Ensuite la jeune fille monta et alla dans son compartiment. Elle en ressortit, ouvrit la fenêtre du couloir, s’y accouda et tourna la tête à droite.
Deux jours plus tard, lorsque nous vîmes notre professeur d’allemand et que nous eûmes écrit nos noms sur une feuille de papier exposée à la vue de chacun, j'y inscrivis Tissier Alexander au lieu de Tissier Alexandre. Elodie était dans la même rangée que moi, nous étions seulement séparés par une fille. Voyant que j’avais écrit Alexander, elle le prononça avec un accent vulgaire volontaire , c’est-à-dire qu’au lieu de prononcer Alexaneder, elle le prononça à la française, ce qui donna Alexander. Ce fut notre premier contact. Et moi lorsque je vis qu’elle s'appelait Elodie Weber, je l’appelai bien entendu Mélodie Weber! Ce fut tout.
Une semaine après, j’eus l’occasion de reparler avec elle. Cette occasion avait été amenée par les interminables parties de baby foot que nous avions faites ensemble pendant la pause entre les cours. Nous discutâmes des signes du zodiaque. Quelle ne fut pas ma surprise lorsque j’appris qu’elle était verseau et qu’elle était née le 15 février 1971 à 8 heures du soir! Dès lors une certaine amitié commença entre nous deux.
Le jour du départ, nous allâmes à la piscine l’après-midi. Etaient venues avec nous Yane et Marianne. Sur le chemin de l’aller, elle essaya de me prendre plus ou moins le bras et ensuite me poussa en avant. Pour rentrer de la piscine, nous prîmes un bus, que nous eûmes de justesse d’ailleurs, pour aller à la gare routière afin de rentrer chacun dans nos villages situés aux environs de Göppingen. Il y avait bien une demi-heure d’attente avant le départ de mon bus. Nous allâmes au supermarché d’à côté et nous y achetâmes de la nourriture. Puis je montai dans mon bus, leur adressai un signe de la main et leur dit:"au revoir, à ce soir".

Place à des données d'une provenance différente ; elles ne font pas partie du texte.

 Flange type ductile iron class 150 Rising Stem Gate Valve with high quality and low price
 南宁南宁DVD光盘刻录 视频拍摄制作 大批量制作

Dans le train, au départ de Stuttgart (la ligne n’étant pas directe, nous prîmes un train à Göppingen qui nous amena vers Stuttgart), lorsque les coups de sifflet du chef de gare retentirent , Elodie arriva suivie de Marianne. Elle ouvrit grand ses bras et nous tombâmes dans les bras l'un de l’autre puis je tombai dans les bras de Marianne. Nous nous installâmes tout en haut dans les couchettes sur lesquelles nous nous assîmes et l’on discuta. Au fur et à mesure que le temps passait, Elodie parlait moins. Elle devait descendre à Strasbourg. Elle me demanda d’écrire quelque chose dans le cahier dans lequel elle recueillit toutes les signatures. Je la nommai ...abat-jour...ce qui l’amusa. Je ne sais pourquoi mais je trouvais qu’elle ressemblait à un abat-jour. Le train arriva en gare de Strasbourg. Elle nous fit la bise. Elle avait les yeux embués de larmes. Son père l’attendait sur le quai, elle resta jusqu’à ce que le train parte. Et avec un petit sourire mélancolique, une lueur de tendresse dans les yeux, elle me dit quelque chose que je ne compris pas mais qui se termina par ...abat-jour. Lorsque le train repartit et que nous la saluâmes, je criai avec véhémence : ”adieu Elodie”.
Je la revois avec sa casquette, sa veste blanche et son pantalon bleu très clair.